Many people may not recognize the name, but they have probably used it for a health problem at one point.
Doctors use doxycycline to treat a wide range of issues, including everything from acne to Lyme disease, anthrax exposure and even heartworm in our pets.
However, the once cheap and effective drug has now dramatically gone up in price, and that has health professionals concerned.
Hospitals like Vanderbilt University Medical Center keep doxycycline in stock, but some folks worry the cure for their ailment could now be financially out of reach.
"It's a change that occurred overnight," said Vanderbilt pharmacy manager Michael O'Neil.
Not long ago, the pharmacy at Vanderbilt's hospital could purchase a 50-count bottle of 100 mg doxycycline tablets for $10, but now the same bottle costs a staggering $250.
"That's concerning to us, both as citizens and practitioners, when you see a huge increase like this in a price of a drug," O'Neil said.
Vanderbilt keeps thousands of doxycycline pills on hand in the event of a bioterrorist attack, like anthrax, and O'Neil said replacing expired pills is prohibitive.
"This one is just hurting us when we need to replace the medication," he said.
But it's the most vulnerable who are in the most jeopardy.
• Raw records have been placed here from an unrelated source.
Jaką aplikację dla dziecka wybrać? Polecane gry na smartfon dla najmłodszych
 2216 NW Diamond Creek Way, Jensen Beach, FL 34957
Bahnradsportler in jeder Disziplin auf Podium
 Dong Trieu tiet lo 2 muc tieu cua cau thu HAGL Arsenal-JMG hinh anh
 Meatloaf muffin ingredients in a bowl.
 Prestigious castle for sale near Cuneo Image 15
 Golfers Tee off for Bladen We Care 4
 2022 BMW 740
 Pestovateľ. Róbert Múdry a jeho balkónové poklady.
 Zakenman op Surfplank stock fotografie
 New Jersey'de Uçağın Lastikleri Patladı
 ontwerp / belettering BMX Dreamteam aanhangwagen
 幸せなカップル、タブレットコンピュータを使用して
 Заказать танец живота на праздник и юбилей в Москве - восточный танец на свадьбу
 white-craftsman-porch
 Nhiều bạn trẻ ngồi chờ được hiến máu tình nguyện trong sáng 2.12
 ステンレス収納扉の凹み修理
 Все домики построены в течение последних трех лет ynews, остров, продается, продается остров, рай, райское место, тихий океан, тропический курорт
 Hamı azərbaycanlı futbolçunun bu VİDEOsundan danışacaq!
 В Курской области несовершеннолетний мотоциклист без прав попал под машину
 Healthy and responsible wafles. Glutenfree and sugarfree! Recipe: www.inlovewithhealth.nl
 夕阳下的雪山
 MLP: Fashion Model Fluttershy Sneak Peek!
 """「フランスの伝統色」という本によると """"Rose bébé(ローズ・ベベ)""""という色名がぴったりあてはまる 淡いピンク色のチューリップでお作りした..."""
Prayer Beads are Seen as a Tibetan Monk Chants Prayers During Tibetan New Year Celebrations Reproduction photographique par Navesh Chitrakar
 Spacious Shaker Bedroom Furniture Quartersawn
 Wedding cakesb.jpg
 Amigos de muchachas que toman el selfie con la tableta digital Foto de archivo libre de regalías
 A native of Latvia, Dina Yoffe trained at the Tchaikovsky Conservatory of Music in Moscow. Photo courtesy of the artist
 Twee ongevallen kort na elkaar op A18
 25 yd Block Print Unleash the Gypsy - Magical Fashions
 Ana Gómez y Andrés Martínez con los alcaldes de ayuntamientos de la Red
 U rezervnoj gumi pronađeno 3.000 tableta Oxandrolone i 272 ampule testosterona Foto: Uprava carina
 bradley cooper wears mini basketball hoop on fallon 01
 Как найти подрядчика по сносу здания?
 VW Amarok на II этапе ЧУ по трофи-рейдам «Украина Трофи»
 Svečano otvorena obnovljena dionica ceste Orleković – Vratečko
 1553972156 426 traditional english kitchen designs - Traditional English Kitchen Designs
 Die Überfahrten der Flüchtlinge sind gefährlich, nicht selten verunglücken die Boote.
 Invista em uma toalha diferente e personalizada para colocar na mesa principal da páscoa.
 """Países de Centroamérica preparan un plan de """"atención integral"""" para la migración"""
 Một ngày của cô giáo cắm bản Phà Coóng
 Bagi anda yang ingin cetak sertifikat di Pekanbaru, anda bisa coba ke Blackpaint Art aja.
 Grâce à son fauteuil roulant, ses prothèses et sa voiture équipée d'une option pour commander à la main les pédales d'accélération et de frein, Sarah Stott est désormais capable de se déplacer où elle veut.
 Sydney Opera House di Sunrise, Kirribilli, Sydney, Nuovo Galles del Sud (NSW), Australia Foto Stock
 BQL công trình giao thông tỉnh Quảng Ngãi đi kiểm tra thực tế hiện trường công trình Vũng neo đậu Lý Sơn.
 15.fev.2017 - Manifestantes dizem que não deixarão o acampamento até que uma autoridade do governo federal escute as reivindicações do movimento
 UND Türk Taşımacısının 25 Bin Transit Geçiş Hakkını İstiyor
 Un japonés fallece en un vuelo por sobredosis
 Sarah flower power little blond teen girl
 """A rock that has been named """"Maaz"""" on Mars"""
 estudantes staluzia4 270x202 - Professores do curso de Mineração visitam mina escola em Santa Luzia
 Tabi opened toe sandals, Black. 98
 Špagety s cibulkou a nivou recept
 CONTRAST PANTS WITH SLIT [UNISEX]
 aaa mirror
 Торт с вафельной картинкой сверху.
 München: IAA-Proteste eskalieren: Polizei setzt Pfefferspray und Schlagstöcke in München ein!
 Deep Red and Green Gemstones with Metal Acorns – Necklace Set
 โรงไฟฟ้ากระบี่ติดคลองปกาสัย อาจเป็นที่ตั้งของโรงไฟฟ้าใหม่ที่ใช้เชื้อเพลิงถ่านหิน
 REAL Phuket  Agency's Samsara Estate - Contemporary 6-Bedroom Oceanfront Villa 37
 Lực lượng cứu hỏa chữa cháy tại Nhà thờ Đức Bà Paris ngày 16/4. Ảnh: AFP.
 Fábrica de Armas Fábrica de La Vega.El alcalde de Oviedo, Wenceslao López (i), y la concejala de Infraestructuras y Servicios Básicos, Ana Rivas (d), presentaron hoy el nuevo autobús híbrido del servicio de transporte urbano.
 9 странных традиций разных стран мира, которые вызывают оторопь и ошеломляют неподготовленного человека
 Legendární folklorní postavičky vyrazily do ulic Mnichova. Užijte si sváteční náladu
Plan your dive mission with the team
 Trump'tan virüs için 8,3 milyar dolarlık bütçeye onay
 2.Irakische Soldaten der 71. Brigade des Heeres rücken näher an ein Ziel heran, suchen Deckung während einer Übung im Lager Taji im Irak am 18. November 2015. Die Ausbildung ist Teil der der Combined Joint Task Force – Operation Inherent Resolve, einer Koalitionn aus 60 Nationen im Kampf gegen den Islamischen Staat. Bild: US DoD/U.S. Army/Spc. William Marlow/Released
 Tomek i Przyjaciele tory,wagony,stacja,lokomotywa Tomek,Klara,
For a pet, a heartworm diagnosis can be a death sentence without doxycycline.
Veterinarian Dr. Joshua Vaughn of the Columbia Hospital for Animals is already seeing the tragic results.
"We had one patient who we diagnosed with heartworm. We recommended heartworm treatment, but when they saw the total dollar amount, they elected not to treat the dog at all," Vaughn said.
While manufacturers say they are having problems with raw supply, many in the medical community see greed as an overriding factor.
Vaughn said he wrote a recent prescription for doxycycline that cost $77. This week, the price increased to nearly $3,000.